**Consigne A**.
Recopiez le passage du texte sur la FAPBM qui va de "Le programme a" à "des volontés politiques.", ces deux bornes comprises.
**Consigne B**.
D'après le texte sur la FAPBM, combien d'aires protégées la Fondation finance-t-elle ?

:: Texte fourni

Face à cet enjeu, la FAPBM joue d’ores et déjà un rôle central en assurant un financement stable et pérenne des aires protégées. Toutefois, malgré cette stabilité, ses ressources demeurent encore fortement dépendantes des contributions des bailleurs et des fluctuations des marchés financiers, soulignant la nécessité de diversifier et renforcer les mécanismes de financement à long terme.

Francfort, un choix stratégique pour mobiliser les bailleurs

Le choix de Francfort n’est pas anodin. Capitale financière allemande et siège de la Banque centrale européenne, cette ville symbolise l’excellence financière. En organisant l’événement dans la Villa KfW, les organisateurs ont envoyé un signal fort : la conservation mérite d’être traitée avec le même sérieux que les grands dossiers économiques internationaux.

La KfW s’est imposée comme un partenaire engagé dans le financement de la conservation. De son côté, la FAPBM apporte vingt ans d’expérience. Créée en 2005, elle s’est imposée comme le pilier financier de la conservation à Madagascar, finançant 75 aires protégées grâce à un fonds de dotation de 157 millions de dollars américains.

L’événement a réuni fondations philanthropiques, bailleurs bilatéraux et multilatéraux, institutions financières, secteur privé, responsables RSE et investisseurs en finance verte. Cette diversité reflète la complexité des enjeux, nécessitant une approche multisectorielle et collaborative.

Un programme ambitieux centré sur les solutions

Le programme a offert une vision complète des enjeux et opportunités. Les discours d’ouverture ont été prononcés par Stefan Zeeb (Directeur de la KfW), Bruno Rajaspera (Président du Conseil d’Administration de la FAPBM), Silvia Morgenroth (BMZ), et Max Andonirina Fontaine (Ministre de l’Environnement et du Développement Durable – Madagascar), soulignant la convergence des volontés politiques.

La matinée a été consacrée aux constats : panorama de la biodiversité par Russell Mittermeier, cadre politique par le Ministre Fontaine, et aperçu du réseau des aires protégées par Ony Rakotoarisoa, Directeur Général de Madagascar National Parks. Par la suite, Christoph Weigl de McKinsey a présenté une étude sur les besoins financiers et déficits actuels.

L’après-midi a exploré les solutions concrètes. Rija Ranaivoarison, Directeur Exécutif de la FAPBM, a présenté les véhicules financiers de la Fondation : Fonds de dotation, Fonds accélérateur, Fonds d’urgence feu et Fonds communautaire. D’autres intervenants (Ludwig Liagre de Rio Impact, Katie Zdilla et Nanie Ratsifandrihamanana de WWF et Emmanuel Cotsoyannis de Miarakap) ont partagé leurs expériences sur les mécanismes innovants : crédits carbone, crédits biodiversité et obligations vertes.

La journée s’est terminée par des discussions en groupes de travail autour des thématiques prioritaires : lutte contre la déforestation, coalitions stratégiques, autonomisation des communautés, et partage d’expériences. Ces échanges ont ouvert la voie à des rencontres bilatérales pour nouer ou renforcer des partenariats.

La FAPBM, vingt ans d’expertise au cœur du dispositif

La table ronde a mis en lumière le rôle de catalyseur joué par la FAPBM dans le financement de la conservation. Son modèle repose sur un fonds de dotation dont les ressources sont investies de manière prudente afin de générer des revenus durables, redistribués aux gestionnaires d’aires protégées. Ce mécanisme permet de transformer des financements ponctuels en flux financiers pérennes, renforçant ainsi la stabilité et l’efficacité des actions de conservation.

::::
:: Extrait de données

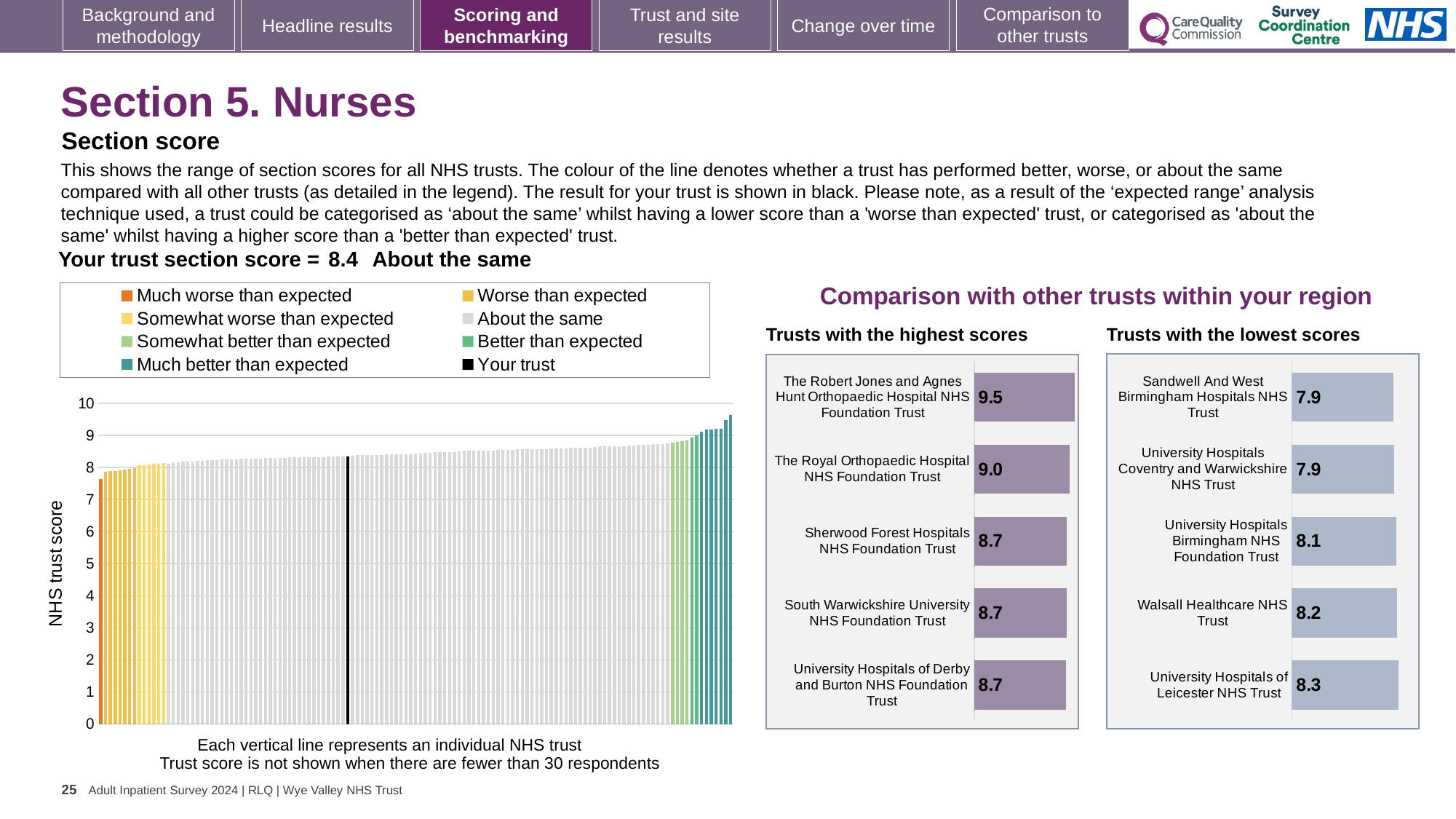
In the 'Trusts with the highest scores' chart, what is the difference between the scores of The Robert Jones and Agnes Hunt Orthopaedic Hospital NHS Foundation Trust and The Royal Orthopaedic Hospital NHS Foundation Trust? 0.5 In the 'Trusts with the highest scores' chart, which trust has the highest score? The Robert Jones and Agnes Hunt Orthopaedic Hospital NHS Foundation Trust In the large chart on the left, do the NHS trust scores rise or fall from left to right? Rise In the 'Trusts with the lowest scores' chart, what is the difference between the scores of University Hospitals of Leicester NHS Trust and University Hospitals Coventry and Warwickshire NHS Trust? 0.4 In the 'Trusts with the highest scores' chart, what is the score for The Royal Orthopaedic Hospital NHS Foundation Trust? 9.0 In the 'Trusts with the highest scores' chart, what is the score for The Robert Jones and Agnes Hunt Orthopaedic Hospital NHS Foundation Trust? 9.5 How many trusts are shown in the 'Trusts with the highest scores' chart? 5 What kind of chart is the large chart on the left showing NHS trust scores? Bar chart In the 'Trusts with the lowest scores' chart, which trust has the highest score? University Hospitals of Leicester NHS Trust In the 'Trusts with the lowest scores' chart, which has the larger score: Walsall Healthcare NHS Trust or University Hospitals Birmingham NHS Foundation Trust? Walsall Healthcare NHS Trust In the 'Trusts with the lowest scores' chart, what is the score for Walsall Healthcare NHS Trust? 8.2 In the 'Trusts with the lowest scores' chart, what is the score for Sandwell And West Birmingham Hospitals NHS Trust? 7.9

::::

**Votre réponse A**.
Le programme a offert une vision complète des enjeux et opportunités. Les discours d’ouverture ont été prononcés par Stefan Zeeb (Directeur de la KfW), Bruno Rajaspera (Président du Conseil d’Administration de la FAPBM), Silvia Morgenroth (BMZ), et Max Andonirina Fontaine (Ministre de l’Environnement et du Développement Durable – Madagascar), soulignant la convergence des volontés politiques.

**Votre réponse B**.
Elle finance 75 aires protégées.